» **PROBLEM TO WORK ON**
Find the line containing "At what distance". Return it and every line after it, unchanged, up to and including the last line.
======== LISTED ENTRIES
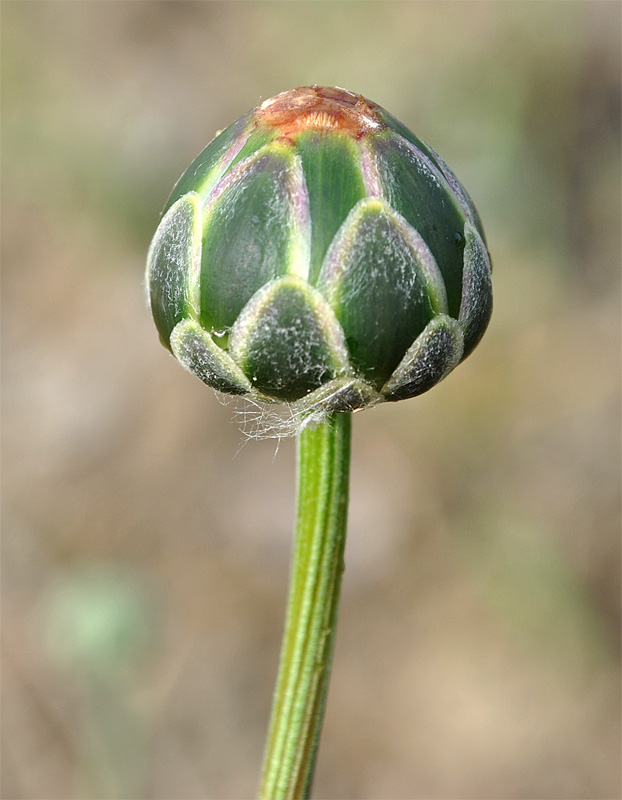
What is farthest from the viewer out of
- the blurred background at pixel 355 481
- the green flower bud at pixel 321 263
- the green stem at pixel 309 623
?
the blurred background at pixel 355 481

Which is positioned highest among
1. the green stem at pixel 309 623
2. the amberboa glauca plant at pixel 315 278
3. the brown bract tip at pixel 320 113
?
the brown bract tip at pixel 320 113

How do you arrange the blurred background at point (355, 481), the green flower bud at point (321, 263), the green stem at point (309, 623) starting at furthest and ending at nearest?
the blurred background at point (355, 481) < the green stem at point (309, 623) < the green flower bud at point (321, 263)

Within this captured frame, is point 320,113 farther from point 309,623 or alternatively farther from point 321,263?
point 309,623

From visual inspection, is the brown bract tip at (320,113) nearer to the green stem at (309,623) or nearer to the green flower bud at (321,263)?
the green flower bud at (321,263)

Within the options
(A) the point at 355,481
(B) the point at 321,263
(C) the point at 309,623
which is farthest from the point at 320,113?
(A) the point at 355,481

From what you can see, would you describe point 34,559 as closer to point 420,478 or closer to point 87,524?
point 87,524

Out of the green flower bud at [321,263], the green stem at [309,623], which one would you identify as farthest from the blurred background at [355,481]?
the green flower bud at [321,263]

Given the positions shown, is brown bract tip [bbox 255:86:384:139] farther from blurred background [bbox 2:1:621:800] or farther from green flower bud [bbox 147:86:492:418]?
blurred background [bbox 2:1:621:800]

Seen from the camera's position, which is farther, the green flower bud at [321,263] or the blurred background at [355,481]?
the blurred background at [355,481]
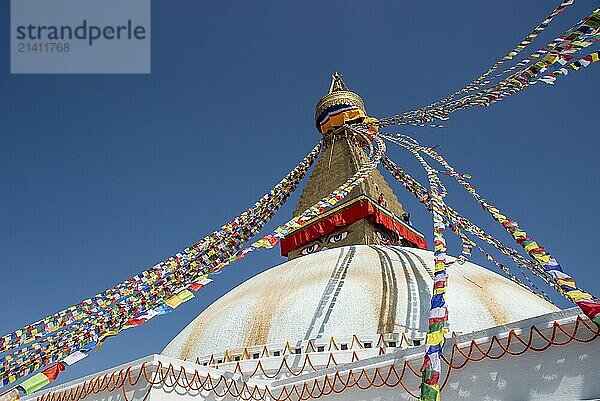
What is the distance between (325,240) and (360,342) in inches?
239

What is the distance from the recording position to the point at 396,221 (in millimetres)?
14266

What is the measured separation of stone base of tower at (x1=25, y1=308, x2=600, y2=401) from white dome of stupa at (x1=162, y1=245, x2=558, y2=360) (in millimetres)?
325

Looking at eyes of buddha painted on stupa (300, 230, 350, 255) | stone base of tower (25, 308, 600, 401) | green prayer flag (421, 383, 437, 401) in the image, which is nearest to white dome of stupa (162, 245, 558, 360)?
stone base of tower (25, 308, 600, 401)

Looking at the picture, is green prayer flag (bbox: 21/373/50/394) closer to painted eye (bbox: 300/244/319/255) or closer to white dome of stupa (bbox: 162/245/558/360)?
white dome of stupa (bbox: 162/245/558/360)

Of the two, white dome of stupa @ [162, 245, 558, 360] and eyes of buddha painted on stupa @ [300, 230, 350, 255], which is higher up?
eyes of buddha painted on stupa @ [300, 230, 350, 255]

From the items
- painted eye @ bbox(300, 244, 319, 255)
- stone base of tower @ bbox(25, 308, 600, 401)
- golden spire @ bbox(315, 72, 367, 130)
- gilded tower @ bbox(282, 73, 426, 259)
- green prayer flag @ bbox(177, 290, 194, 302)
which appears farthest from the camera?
golden spire @ bbox(315, 72, 367, 130)

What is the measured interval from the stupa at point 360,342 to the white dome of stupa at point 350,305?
0.02 meters

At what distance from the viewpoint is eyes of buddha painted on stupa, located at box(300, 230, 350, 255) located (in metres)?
13.8

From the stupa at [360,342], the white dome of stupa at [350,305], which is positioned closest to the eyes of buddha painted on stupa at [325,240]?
the stupa at [360,342]

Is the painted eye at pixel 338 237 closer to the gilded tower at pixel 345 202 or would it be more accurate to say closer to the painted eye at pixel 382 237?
the gilded tower at pixel 345 202

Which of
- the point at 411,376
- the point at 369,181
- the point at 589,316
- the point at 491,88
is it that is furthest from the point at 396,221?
the point at 589,316

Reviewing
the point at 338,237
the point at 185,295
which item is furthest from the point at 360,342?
the point at 338,237

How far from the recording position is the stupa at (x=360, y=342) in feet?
18.1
================
» **RESPONSE TO THIS TASK**
At what distance from the viewpoint is eyes of buddha painted on stupa, located at box(300, 230, 350, 255) located (in metres)?
13.8

From the stupa at [360,342], the white dome of stupa at [350,305], which is positioned closest to the eyes of buddha painted on stupa at [325,240]?
the stupa at [360,342]

Is the painted eye at pixel 338 237 closer to the gilded tower at pixel 345 202 or would it be more accurate to say closer to the painted eye at pixel 382 237?
the gilded tower at pixel 345 202

Which of
- the point at 411,376
- the point at 369,181
- the point at 589,316
- the point at 491,88
is it that is furthest from the point at 396,221?
the point at 589,316

Reviewing
the point at 338,237
the point at 185,295
which item is furthest from the point at 360,342?
the point at 338,237

How far from the recording position is the stupa at (x=360, y=342) in feet?
18.1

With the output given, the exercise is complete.